351.99]] average:350.02 '
By the way, calculate the highest and lowest average in 5 days
Print (' The highest value is: {:. 2f}, the week {} '. Format (Np.max (averages), Np.argmax (averages)))
print (' The lowest mean is: {:. 2f}, the week {} '. Format (np.min (averages), np.argmin (averages))
' The highest mean is: 352.14, the Week 2
the lowest mean is: 350.02, the Week 4
'''
Week Summary
Sometimes, we want to make a statistical summary by week, for example: I want to see the first three weeks, the Monday open, the closing price of Friday, the highest and lowest prices in a week.
The first is still to get the data we need
Dates, open, high, low, close = Np.loadtxt (' data.csv ', delimiter= ', ', usecols= (1, 3, 4, 5, 6), Converters={1:datestr2num}, Unpack=true)
The index is then created for the first three weeks, corresponding to the three-week stock name, the Monday opening price, the highest price of the week, the lowest of the week, and the Friday closing
# split () can divide the array equally
weeks_indices = Np.split (np.arange (0), 3)
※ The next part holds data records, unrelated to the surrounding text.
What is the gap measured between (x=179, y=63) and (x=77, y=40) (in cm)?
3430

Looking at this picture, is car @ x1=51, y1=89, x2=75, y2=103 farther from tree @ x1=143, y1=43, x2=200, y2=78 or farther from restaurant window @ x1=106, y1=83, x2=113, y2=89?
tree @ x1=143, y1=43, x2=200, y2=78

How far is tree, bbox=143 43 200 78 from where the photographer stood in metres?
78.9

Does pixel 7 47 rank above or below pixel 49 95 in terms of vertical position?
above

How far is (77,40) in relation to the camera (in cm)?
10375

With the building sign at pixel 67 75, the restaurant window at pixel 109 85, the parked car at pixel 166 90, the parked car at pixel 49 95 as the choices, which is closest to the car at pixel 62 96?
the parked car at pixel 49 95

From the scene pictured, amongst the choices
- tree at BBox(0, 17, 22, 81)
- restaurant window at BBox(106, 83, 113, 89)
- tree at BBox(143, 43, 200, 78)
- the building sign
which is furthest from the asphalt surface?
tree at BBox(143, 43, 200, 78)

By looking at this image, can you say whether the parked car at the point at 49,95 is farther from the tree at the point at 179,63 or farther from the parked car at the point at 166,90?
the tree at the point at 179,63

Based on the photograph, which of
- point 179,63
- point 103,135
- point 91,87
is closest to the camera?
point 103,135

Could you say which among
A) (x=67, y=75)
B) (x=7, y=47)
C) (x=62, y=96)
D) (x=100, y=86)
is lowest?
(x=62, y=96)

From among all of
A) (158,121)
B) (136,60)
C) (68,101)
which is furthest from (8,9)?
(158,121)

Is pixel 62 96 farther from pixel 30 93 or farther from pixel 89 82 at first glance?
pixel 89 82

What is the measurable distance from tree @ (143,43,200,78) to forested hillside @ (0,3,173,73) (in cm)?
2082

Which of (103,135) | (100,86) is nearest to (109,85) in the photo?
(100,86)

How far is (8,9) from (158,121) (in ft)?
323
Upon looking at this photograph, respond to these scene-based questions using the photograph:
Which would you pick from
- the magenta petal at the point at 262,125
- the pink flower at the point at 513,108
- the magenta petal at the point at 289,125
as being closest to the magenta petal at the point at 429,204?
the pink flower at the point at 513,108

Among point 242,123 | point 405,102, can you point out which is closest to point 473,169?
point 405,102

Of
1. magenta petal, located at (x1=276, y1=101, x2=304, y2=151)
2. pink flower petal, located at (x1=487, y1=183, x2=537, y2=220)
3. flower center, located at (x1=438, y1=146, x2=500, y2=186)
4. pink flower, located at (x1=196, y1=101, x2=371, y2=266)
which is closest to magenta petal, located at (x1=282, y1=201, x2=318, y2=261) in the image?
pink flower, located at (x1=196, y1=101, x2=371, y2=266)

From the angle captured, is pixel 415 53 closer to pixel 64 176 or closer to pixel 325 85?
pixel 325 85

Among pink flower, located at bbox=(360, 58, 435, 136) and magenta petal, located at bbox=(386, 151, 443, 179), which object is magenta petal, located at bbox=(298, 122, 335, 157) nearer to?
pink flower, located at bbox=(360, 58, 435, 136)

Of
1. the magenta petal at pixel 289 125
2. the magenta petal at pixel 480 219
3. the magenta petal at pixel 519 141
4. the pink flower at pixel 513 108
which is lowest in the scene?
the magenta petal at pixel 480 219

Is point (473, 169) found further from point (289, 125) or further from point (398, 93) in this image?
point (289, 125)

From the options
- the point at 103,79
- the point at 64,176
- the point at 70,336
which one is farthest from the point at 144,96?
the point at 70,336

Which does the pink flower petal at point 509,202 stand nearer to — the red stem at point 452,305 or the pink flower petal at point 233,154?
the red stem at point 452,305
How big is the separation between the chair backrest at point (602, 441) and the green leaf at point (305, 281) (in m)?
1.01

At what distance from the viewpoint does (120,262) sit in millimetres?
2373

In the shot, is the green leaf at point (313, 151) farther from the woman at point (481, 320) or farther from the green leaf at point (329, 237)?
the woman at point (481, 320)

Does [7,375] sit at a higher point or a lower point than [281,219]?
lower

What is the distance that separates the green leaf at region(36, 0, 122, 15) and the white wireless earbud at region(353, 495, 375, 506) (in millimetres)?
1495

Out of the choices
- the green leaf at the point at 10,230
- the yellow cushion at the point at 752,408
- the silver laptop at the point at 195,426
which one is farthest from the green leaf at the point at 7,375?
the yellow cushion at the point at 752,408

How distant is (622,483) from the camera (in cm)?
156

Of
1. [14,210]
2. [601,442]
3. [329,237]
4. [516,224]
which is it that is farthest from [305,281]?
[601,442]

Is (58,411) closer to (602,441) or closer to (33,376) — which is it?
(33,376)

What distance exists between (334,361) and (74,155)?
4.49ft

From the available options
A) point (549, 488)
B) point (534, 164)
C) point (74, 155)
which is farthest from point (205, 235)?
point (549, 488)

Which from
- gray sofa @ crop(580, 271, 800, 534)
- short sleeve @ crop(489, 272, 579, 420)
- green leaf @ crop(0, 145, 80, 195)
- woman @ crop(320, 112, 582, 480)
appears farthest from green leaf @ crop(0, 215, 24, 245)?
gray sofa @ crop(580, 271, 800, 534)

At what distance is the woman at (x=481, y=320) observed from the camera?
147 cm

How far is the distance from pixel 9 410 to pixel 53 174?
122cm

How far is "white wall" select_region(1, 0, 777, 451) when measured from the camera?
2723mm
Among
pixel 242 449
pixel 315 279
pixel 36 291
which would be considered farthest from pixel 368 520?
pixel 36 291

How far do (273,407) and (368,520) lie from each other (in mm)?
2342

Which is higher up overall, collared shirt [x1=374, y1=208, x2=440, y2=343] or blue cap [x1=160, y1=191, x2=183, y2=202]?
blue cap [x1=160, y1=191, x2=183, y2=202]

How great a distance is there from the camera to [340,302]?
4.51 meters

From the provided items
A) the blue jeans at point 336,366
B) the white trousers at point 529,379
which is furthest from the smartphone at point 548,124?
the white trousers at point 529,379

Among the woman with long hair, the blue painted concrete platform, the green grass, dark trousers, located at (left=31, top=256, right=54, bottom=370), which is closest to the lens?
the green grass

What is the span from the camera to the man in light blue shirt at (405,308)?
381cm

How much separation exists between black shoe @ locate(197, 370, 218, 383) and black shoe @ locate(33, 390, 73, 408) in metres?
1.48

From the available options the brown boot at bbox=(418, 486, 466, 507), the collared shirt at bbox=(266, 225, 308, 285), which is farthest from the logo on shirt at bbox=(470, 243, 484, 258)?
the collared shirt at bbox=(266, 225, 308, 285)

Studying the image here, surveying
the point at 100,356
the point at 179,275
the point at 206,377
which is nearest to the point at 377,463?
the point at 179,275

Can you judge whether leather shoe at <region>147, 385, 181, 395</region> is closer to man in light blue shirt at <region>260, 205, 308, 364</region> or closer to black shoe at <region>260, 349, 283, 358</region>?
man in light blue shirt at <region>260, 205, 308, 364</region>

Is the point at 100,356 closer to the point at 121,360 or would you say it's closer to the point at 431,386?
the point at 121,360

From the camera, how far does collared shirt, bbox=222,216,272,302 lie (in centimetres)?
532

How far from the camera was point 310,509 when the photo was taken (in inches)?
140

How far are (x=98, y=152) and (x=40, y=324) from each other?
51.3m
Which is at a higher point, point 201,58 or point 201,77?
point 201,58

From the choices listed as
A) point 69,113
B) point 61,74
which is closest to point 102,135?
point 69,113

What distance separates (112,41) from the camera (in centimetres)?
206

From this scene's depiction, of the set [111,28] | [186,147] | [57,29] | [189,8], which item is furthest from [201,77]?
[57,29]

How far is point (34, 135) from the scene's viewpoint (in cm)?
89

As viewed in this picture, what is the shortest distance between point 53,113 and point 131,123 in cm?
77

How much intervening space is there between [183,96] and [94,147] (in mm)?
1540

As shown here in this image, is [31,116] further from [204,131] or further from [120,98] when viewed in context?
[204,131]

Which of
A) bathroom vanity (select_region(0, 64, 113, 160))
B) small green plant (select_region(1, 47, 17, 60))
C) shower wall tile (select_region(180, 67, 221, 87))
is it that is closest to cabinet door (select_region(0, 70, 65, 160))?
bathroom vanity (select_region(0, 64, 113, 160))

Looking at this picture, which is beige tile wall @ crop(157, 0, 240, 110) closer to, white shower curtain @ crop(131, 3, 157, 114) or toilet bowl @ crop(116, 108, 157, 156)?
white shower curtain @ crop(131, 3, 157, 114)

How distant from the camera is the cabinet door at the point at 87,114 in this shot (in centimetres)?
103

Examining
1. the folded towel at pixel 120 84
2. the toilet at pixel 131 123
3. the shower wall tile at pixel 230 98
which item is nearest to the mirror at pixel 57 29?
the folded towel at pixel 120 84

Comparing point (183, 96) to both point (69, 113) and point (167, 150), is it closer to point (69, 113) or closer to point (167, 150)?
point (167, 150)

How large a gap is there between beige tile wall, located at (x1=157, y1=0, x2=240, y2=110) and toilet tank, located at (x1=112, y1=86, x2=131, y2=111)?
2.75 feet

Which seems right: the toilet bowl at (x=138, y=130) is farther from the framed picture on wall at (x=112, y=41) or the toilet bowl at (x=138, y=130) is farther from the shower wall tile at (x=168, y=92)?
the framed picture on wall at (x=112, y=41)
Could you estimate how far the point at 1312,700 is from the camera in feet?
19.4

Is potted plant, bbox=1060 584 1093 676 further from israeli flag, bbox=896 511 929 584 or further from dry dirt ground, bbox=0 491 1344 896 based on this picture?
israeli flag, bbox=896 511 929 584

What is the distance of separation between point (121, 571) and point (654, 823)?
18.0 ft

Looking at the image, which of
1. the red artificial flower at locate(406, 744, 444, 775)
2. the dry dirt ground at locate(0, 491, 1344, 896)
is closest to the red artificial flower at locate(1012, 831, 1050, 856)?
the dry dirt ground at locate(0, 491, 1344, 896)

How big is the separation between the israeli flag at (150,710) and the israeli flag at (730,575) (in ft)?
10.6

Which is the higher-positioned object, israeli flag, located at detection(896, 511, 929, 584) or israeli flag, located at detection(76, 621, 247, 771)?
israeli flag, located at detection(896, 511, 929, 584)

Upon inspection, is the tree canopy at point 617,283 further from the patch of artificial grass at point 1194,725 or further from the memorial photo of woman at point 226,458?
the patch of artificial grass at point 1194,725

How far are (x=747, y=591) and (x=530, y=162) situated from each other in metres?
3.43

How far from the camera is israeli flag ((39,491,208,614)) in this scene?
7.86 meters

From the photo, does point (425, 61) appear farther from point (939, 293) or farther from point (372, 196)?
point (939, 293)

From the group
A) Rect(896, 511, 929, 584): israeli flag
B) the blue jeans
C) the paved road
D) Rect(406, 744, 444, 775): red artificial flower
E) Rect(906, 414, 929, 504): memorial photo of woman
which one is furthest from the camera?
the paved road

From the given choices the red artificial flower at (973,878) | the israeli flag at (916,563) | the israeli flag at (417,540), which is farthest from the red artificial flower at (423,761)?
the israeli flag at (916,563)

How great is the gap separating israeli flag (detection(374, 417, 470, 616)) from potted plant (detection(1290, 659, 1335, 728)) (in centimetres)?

print (' Weeks indices: {} '. Format (weeks_ indices))
Weeks indices: [Array ([0, 1, 2, 3, 4]), Array ([5, 6, 7, 8, 9]), Array ([10, 11, 12, 13, 14])]
Here is a brief introduction to the Apply_along_axis () function
Numpy.apply_along_axis (func, axis, arr, *args, **kwargs)
Required Parameters: Func,axis,arr. Where Func is our custom function, the arr in the function func (arr) is an array, and the function's main function is to transform every element in the array to get the result of the target.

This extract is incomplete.